*** Records supplied Section Begins ***

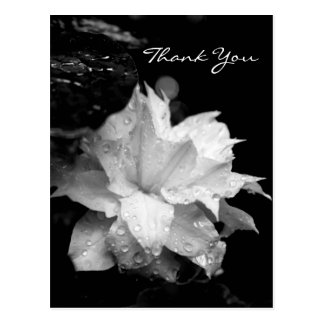 La condolencia floral de la foto del Clematis 2a Postal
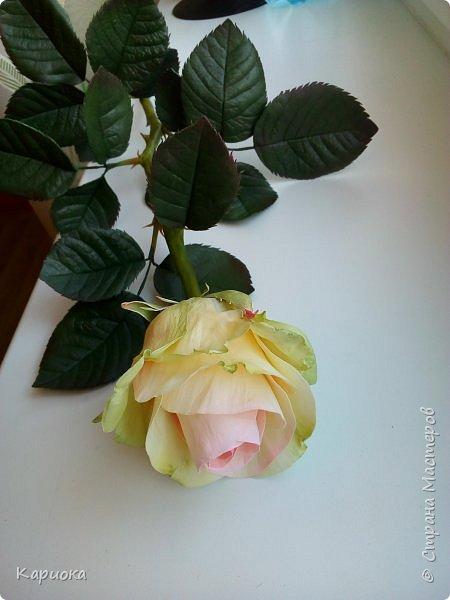 Роза  из фоамирана на стебле из холодного фарфора. фото 2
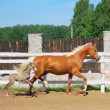Colt and mare equine — Stock Photo #8916456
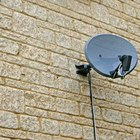 Satellite dishes require minimal knowledge of global positioning to install.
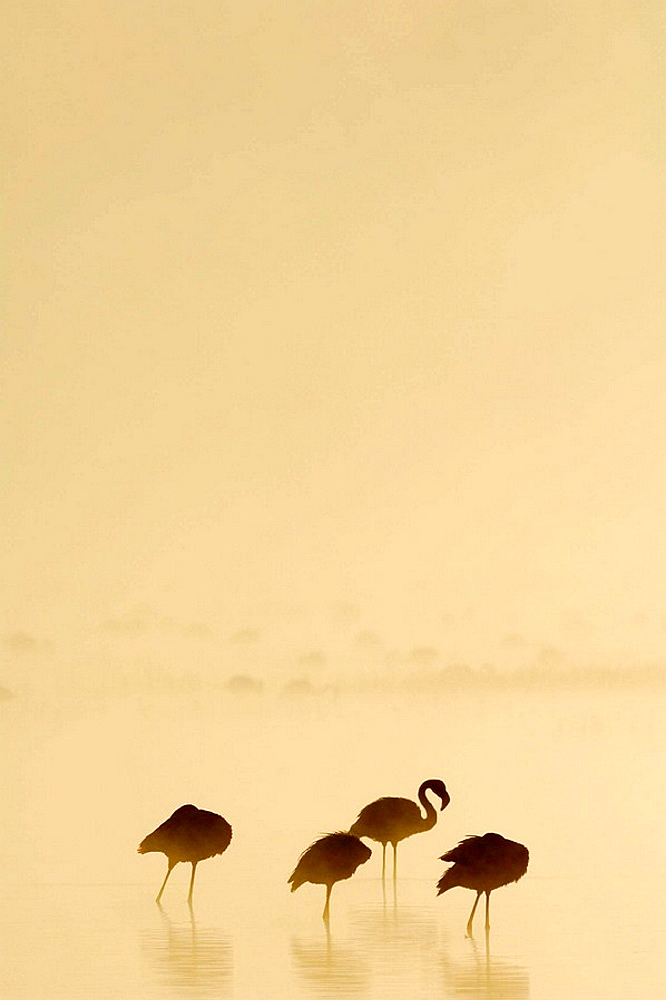 Lesser Flamingos (Phoenicopterus minor) at sunrise on a foggy morning, Lake Nakuru, Kenya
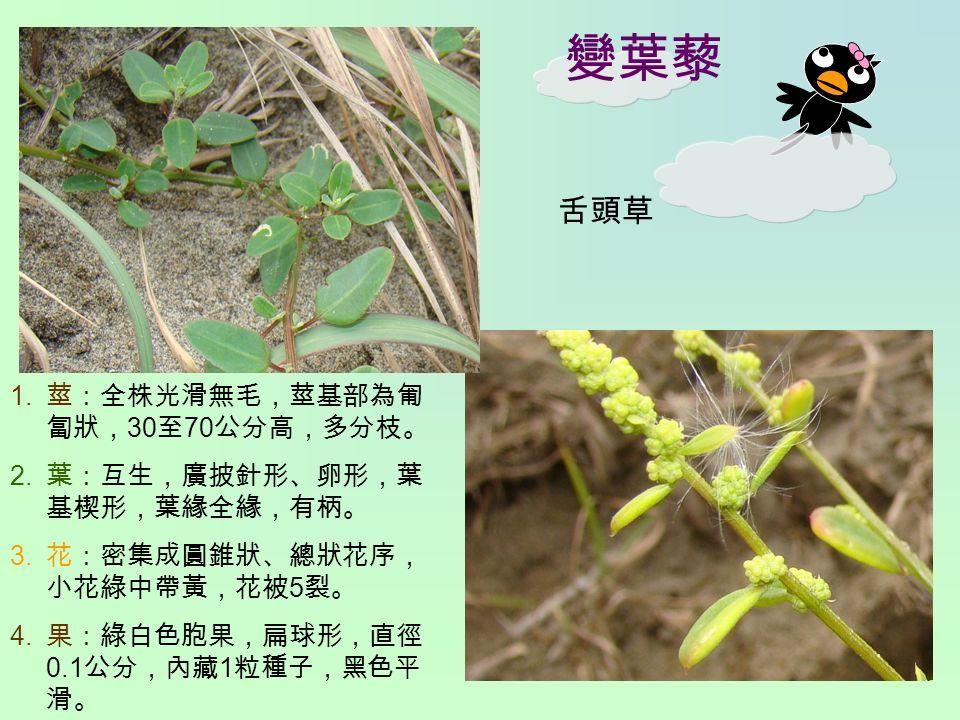變葉藜 1. 莖:全株光滑無毛,莖基部為匍 匐狀, 30 至 70 公分高,多分枝。 2. 葉:互生,廣披針形、卵形,葉 基楔形,葉緣全緣,有柄。 3.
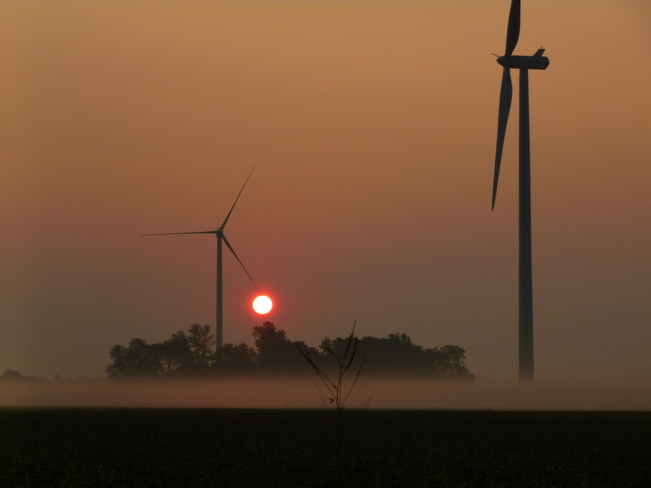 Sun Rising Through the Fog Port Dover, Ontario Canada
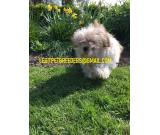 YOUNG HAVANESE PUPPIES AVAILABLE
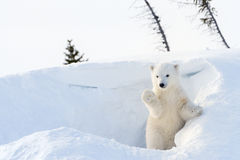Polar bear (Ursus maritimus) cub coming out den. And playing around, Wapusk national park, Canada Stock Photography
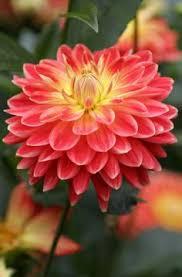 flowers dallas dahlie sugar sommerblü pflanzung im frühjahr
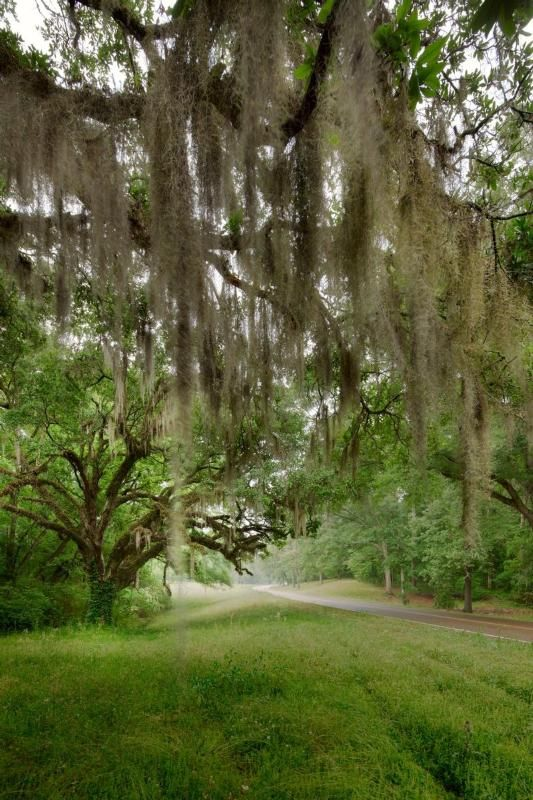 natchez chat sites Welcome to the elitefitnesscom bodybuilding site please join this discussion about natchez trace within the chat & conversation category excerpt.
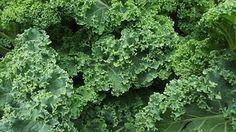 Boerenkool, Sla, Salade, Organische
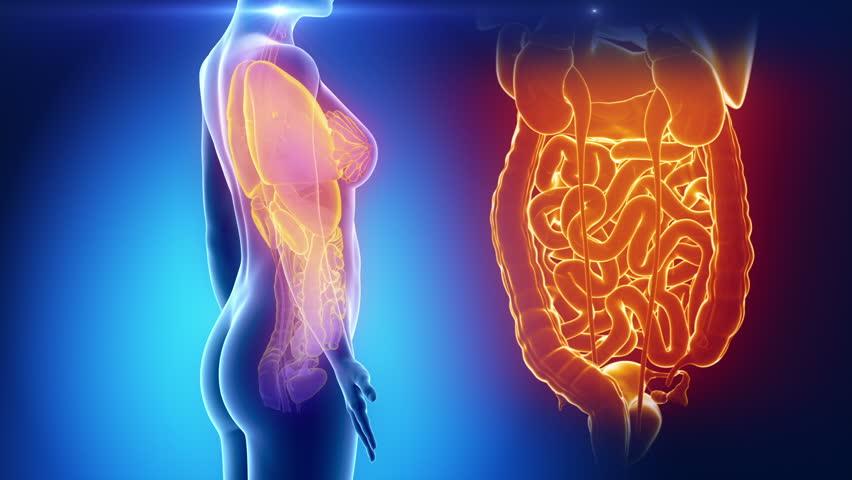 Female Organs Anatomy In Blue Stock Footage Video 100 Royalty Free
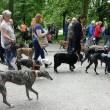 500 honden in mars tegen hondenleed Spanje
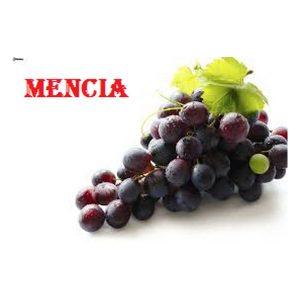 Mencia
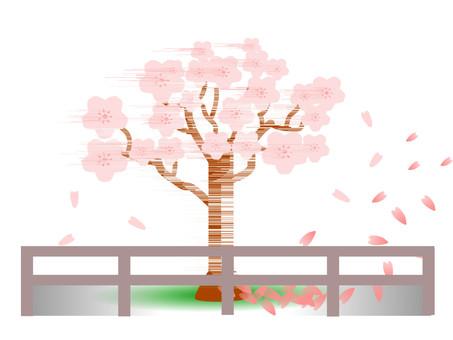跳舞在春天的街道樹櫻花在花瓣跳舞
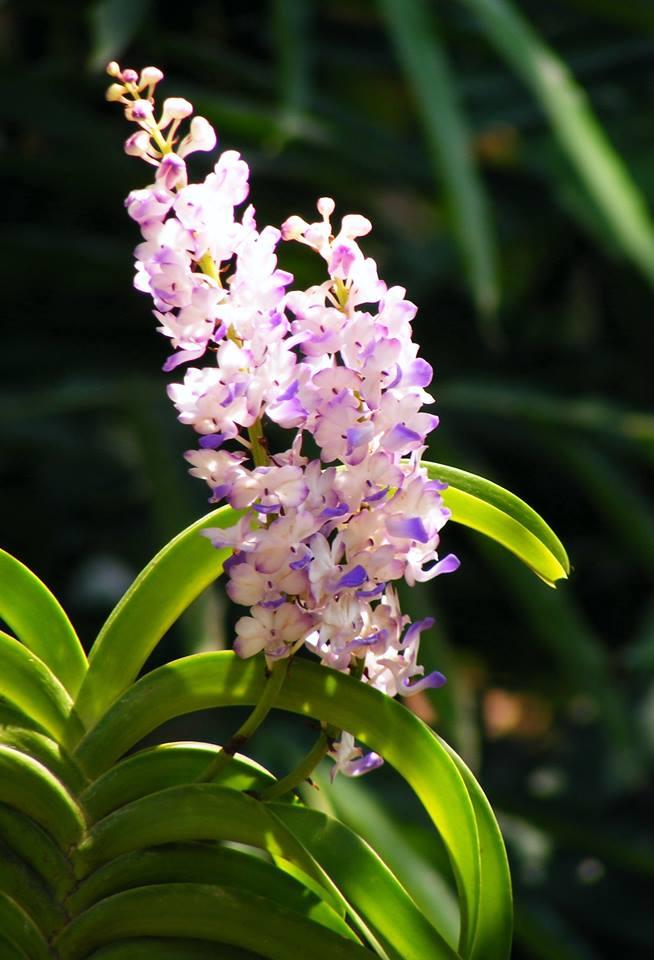 hoa lan hải yến màu sắc tươi mới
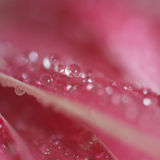 Tiny drop on red Gerbera flower Stock Image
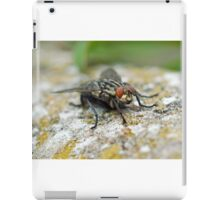 Macro Fly iPad Case/Skin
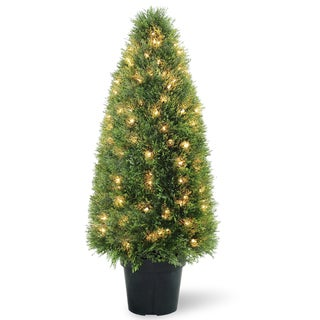 Upright Juniper Tree with 70 Clear Lights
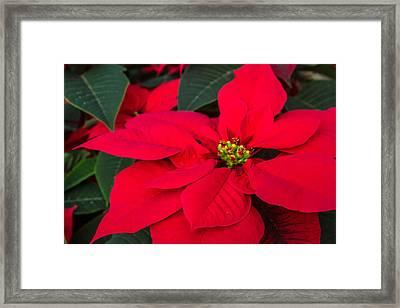 Red Christmas Beauty Framed Print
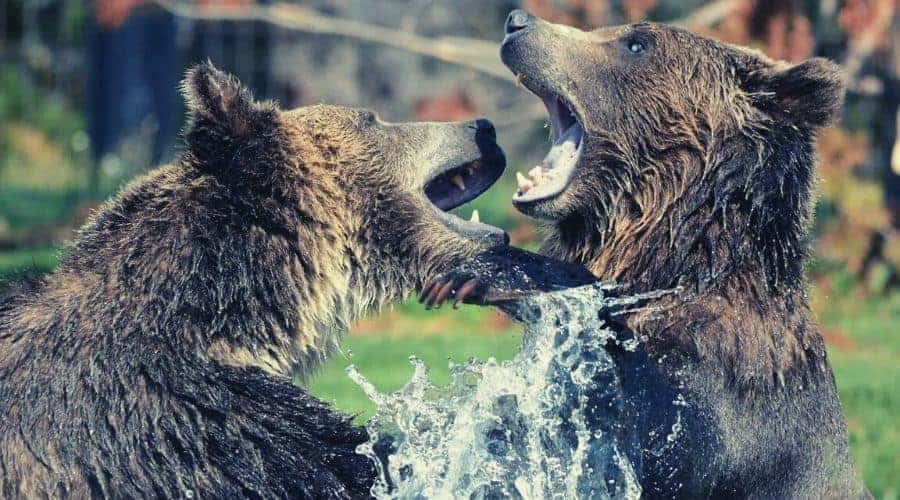grizzly bears playing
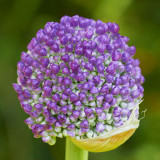 IMG_3469.jpg Allium  - Harlow Car Yorkshire - © A Santillo 2011 - © A Santillo 2011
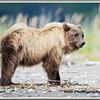 MG8032015- Bears (302)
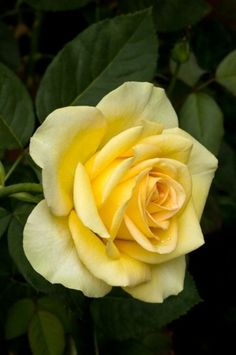 indigowheel:Rose 'St. Patrick'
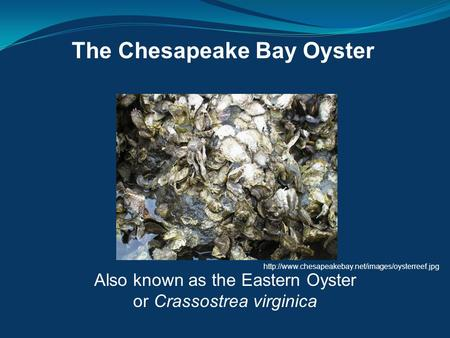 The Chesapeake Bay Oyster Also known as the Eastern Oyster or Crassostrea virginica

*** Records supplied Section Ends ***

Problem description: When you reach a picture, pass over it; write out all other material exactly.

Expected output:
 La condolencia floral de la foto del Clematis 2a Postal
 Роза  из фоамирана на стебле из холодного фарфора. фото 2
Colt and mare equine — Stock Photo #8916456
 Satellite dishes require minimal knowledge of global positioning to install.
 Lesser Flamingos (Phoenicopterus minor) at sunrise on a foggy morning, Lake Nakuru, Kenya
變葉藜 1. 莖:全株光滑無毛,莖基部為匍 匐狀, 30 至 70 公分高,多分枝。 2. 葉:互生,廣披針形、卵形,葉 基楔形,葉緣全緣,有柄。 3.
 Sun Rising Through the Fog Port Dover, Ontario Canada
 YOUNG HAVANESE PUPPIES AVAILABLE
Polar bear (Ursus maritimus) cub coming out den. And playing around, Wapusk national park, Canada Stock Photography
 flowers dallas dahlie sugar sommerblü pflanzung im frühjahr
 natchez chat sites Welcome to the elitefitnesscom bodybuilding site please join this discussion about natchez trace within the chat & conversation category excerpt.
 Boerenkool, Sla, Salade, Organische
 Female Organs Anatomy In Blue Stock Footage Video 100 Royalty Free
 500 honden in mars tegen hondenleed Spanje
 Mencia
跳舞在春天的街道樹櫻花在花瓣跳舞
 hoa lan hải yến màu sắc tươi mới
 Tiny drop on red Gerbera flower Stock Image
 Macro Fly iPad Case/Skin
 Upright Juniper Tree with 70 Clear Lights
 Red Christmas Beauty Framed Print
grizzly bears playing
 IMG_3469.jpg Allium  - Harlow Car Yorkshire - © A Santillo 2011 - © A Santillo 2011
 MG8032015- Bears (302)
 indigowheel:Rose 'St. Patrick'
 The Chesapeake Bay Oyster Also known as the Eastern Oyster or Crassostrea virginica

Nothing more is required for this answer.